Whitman Archive ID: upa.00215

Source: Walt Whitman Collection, 1842–1957, Rare Book & Manuscript Library, University of Pennsylvania. The transcription presented here is derived from Walt Whitman, The Correspondence, ed. Edwin Haviland Miller (New York: New York University Press, 1961–1977), 3:373. For a description of the editorial rationale behind our treatment of the correspondence, see our statement of editorial policy.

Editorial note: The annotation, "Copy of | letter sent Librarian of Congress | July 30 1884 | renewal granted & | rec'd by me.," is in the hand of Walt Whitman.
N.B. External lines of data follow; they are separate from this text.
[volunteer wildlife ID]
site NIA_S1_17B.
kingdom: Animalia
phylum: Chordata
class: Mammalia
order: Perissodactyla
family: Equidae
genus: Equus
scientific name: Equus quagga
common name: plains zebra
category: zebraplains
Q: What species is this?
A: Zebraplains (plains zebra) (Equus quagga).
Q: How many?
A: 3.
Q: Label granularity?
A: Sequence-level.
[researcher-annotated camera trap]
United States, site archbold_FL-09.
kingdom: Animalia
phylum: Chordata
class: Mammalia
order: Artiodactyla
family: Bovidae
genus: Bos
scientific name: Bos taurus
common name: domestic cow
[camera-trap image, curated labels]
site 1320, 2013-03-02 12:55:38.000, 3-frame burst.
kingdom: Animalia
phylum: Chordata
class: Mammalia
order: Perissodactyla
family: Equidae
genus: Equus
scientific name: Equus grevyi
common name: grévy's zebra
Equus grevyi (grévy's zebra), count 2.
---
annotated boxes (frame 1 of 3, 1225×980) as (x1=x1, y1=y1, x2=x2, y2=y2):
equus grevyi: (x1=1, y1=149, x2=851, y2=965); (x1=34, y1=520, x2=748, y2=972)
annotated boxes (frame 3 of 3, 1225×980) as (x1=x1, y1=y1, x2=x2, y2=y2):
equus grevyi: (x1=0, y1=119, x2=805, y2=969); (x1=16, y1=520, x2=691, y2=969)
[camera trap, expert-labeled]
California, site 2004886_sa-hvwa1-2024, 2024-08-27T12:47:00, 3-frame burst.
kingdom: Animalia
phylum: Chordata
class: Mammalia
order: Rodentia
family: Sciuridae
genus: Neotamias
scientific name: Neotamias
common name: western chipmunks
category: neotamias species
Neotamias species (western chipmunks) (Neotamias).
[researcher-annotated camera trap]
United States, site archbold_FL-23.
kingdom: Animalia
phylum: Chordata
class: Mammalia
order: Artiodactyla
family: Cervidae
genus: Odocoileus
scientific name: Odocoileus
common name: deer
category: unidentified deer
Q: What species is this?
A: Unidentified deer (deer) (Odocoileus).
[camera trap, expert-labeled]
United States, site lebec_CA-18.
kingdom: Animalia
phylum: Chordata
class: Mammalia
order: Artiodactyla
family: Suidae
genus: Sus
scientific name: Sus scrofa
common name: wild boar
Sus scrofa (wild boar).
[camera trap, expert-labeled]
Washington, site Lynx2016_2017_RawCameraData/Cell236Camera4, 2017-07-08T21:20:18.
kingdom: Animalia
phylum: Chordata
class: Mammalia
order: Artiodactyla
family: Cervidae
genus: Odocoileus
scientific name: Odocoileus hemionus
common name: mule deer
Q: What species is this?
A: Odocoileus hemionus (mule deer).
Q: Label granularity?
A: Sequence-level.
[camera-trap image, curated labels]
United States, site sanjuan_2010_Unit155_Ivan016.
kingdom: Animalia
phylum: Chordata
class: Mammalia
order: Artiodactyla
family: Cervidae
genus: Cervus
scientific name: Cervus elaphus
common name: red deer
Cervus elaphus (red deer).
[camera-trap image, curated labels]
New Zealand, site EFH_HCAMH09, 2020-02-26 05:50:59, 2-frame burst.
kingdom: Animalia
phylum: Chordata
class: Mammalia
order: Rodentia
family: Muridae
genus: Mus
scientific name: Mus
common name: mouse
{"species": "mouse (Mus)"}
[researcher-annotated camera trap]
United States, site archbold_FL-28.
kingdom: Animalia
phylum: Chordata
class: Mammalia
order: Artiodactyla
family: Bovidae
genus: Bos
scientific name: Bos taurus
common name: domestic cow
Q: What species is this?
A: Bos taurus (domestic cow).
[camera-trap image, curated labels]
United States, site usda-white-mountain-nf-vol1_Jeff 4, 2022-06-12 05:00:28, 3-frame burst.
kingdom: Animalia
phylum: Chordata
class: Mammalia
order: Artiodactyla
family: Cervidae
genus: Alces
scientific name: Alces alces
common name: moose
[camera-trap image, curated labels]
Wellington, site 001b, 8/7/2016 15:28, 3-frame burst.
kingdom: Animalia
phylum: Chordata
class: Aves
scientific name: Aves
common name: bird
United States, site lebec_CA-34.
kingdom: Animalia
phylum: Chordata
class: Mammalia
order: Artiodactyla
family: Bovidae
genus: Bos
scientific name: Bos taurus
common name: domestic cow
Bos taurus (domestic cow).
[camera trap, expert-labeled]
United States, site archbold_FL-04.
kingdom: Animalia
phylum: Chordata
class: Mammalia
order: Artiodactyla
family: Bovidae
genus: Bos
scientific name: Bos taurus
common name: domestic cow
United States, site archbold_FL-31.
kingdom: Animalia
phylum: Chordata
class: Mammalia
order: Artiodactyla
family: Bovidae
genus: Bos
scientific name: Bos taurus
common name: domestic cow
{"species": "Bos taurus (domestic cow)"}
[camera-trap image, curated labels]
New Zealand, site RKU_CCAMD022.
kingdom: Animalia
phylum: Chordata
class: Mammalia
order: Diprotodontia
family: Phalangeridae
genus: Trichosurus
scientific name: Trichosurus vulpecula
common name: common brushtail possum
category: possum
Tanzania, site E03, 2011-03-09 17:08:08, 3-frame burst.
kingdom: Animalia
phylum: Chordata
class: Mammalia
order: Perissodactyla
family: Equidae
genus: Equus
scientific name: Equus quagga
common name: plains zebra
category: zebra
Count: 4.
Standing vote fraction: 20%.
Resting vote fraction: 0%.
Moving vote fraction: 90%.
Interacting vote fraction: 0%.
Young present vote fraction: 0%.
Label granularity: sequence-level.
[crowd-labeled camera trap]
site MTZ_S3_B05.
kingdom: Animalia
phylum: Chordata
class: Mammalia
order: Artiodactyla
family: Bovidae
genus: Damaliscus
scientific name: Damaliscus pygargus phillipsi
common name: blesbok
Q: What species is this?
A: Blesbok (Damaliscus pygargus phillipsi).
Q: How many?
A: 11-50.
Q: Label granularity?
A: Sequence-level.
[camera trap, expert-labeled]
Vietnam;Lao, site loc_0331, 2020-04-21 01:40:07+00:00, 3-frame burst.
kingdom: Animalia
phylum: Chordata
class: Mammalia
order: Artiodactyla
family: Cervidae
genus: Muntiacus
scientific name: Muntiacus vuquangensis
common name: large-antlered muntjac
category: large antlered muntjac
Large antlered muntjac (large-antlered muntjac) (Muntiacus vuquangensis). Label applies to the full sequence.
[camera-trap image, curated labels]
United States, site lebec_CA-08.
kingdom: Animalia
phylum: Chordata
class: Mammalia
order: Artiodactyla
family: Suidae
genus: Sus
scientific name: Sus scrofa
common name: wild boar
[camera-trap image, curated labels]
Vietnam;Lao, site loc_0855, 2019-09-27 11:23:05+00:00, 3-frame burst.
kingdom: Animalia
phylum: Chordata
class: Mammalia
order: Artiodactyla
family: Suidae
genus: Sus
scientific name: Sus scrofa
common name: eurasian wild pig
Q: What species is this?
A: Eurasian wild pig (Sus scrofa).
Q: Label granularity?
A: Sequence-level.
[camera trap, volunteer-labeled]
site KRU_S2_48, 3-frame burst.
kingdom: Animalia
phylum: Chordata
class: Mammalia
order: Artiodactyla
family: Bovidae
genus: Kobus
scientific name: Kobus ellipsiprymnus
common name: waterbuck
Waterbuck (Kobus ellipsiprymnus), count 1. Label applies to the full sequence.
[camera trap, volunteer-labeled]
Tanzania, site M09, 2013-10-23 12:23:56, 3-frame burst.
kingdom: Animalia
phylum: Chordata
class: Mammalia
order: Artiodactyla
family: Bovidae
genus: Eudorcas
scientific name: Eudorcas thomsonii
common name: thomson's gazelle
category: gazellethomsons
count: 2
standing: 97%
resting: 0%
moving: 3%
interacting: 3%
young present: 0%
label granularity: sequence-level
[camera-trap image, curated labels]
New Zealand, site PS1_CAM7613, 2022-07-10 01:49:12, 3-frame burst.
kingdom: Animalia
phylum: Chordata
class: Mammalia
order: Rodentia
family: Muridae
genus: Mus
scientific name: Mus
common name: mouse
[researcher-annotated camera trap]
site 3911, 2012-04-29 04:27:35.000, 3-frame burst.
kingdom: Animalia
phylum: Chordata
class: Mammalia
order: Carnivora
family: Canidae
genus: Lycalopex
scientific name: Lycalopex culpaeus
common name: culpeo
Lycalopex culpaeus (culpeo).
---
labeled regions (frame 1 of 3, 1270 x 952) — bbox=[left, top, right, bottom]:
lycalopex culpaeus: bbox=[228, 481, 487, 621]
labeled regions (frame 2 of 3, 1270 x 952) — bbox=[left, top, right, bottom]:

Contributors to digital file: Stefan Schöberlein and Kyle Barton




328 Mickle street1
Camden New Jersey
July 30 '84

Dear Sir

Please give me, (as under Section 6 of your Copyright Directions of 1882), the 14 years renewal of my copyright to the edition of Leaves of Grass granted Sept 11, 1856—Printed title page herewith enclosed—Please send me a certificate of such renewal—One dollar herewith enclosed.

Respectfully &c
Walt Whitman


Correspondent:
Ainsworth Rand Spofford (1825–1908) was Librarian of Congress from 1864 to 1897. In 1870, Spofford oversaw the transferral of American copyright records to the Library of Congress, also stipulating that two copies of every publication registered for copyright would be housed at the Library of Congress. Whitman suspected that Spofford did not care for the poet or his work; he told Horace Traubel that the librarian "has no use for me" and "suspects my work, sees no excuse for it" (Horace Traubel, With Walt Whitman in Camden, Saturday, May 5, 1888).